The letter which appears in the New York Times, repeats the charges against Bishop Manning made by Dr. Edward S. Cowles, founder and director of the ousted clinic. The letter says in part:

“I have read in the New York Times your insinuating statement with respect to my intimate friend and physician, Dr. Edward Spencer Cowles. Why do you as my Bishop, deal in personalities when great humanitarian principles are involved: I blush with shame that my Bishop should stoop to personalities.

“You have put a ban on the clinic at St. Mark’s Church and there can be no adequate reason to justify this action because you have never seen the work of the clinic.
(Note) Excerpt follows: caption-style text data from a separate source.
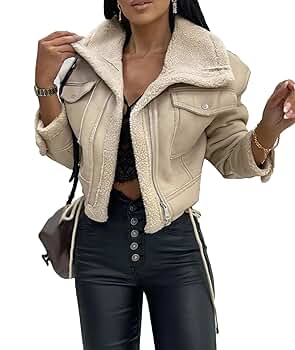 Sexyshine Women's Faux Shearing Moto Bomber Jacket Sherpa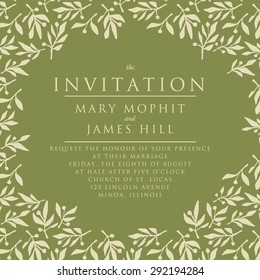 Invitation with pattern olive branch. Template wedding invitation or announcements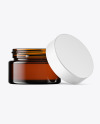 15ml Opened Amber Glass Jar Mockup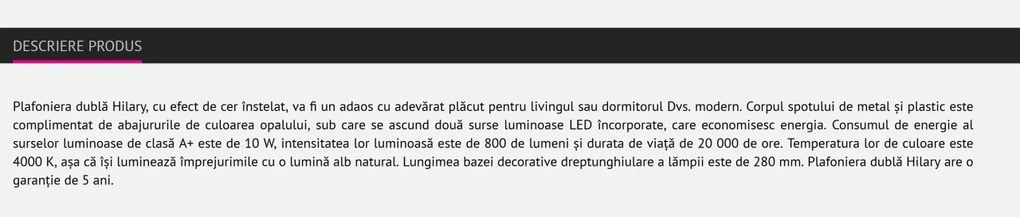 Plafoniera LED design minimalist Hilary 2 5662 RX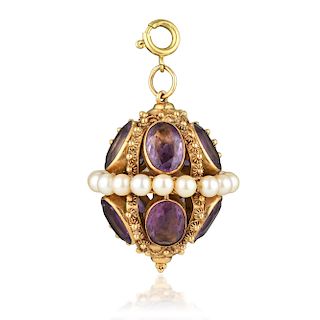 An Amethyst and Cultured Pearl Pendant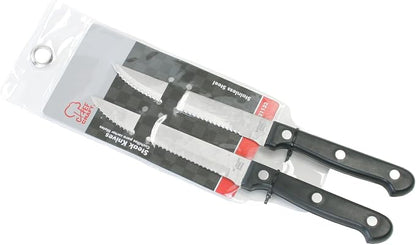 Chef Craft Select Steak Knife Set, 4.5 Inch Blade 8.25 Inches In Length 2 Piece Set, Stainless Steel/Black (Pack of 3)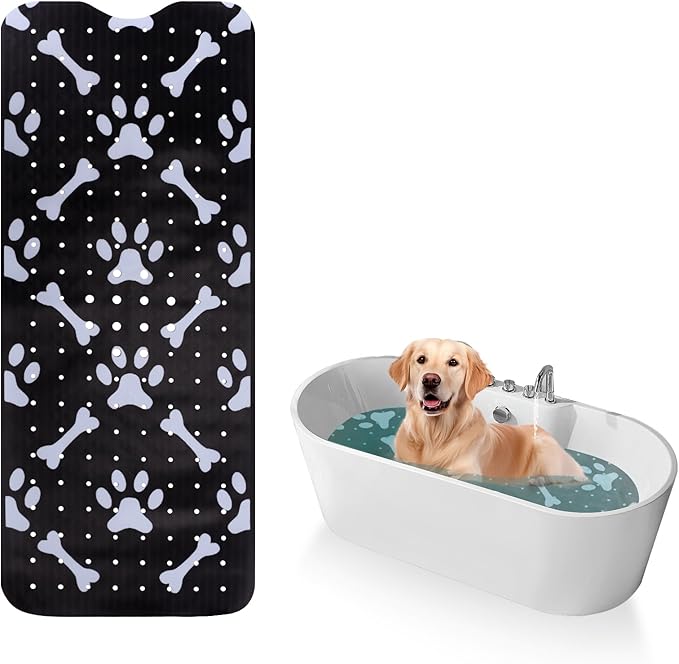 Dog Bath Mat for Tub Non-Slip Pet Bathtub Mat Fast Dry Dog Shower Attachment Mat Senior Friendly Dog Bath Supplies (Black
There are thousands to testify to the saving of life and the restoration of health by Dr. Cowles. Why do you side with the vestry?

“I have been a vestryman of St. Mark’s Church and have been an Episcopalian all my life. My whole tradition is Episcopalian. I am horrified that my Bishop should be so lacking in sympathy as to sacrifice human welfare for prejudice at any time, but especially at this time of medical, mental, spiritual and worldly need.”

Dr. Cowles has made public a letter from Dr. William N. Guthrie, rector of the Church wherein the rector admitted the “moral obligations if not the strictly legal rights” of the clinic to demand a continuance after ten years of operation free of charge.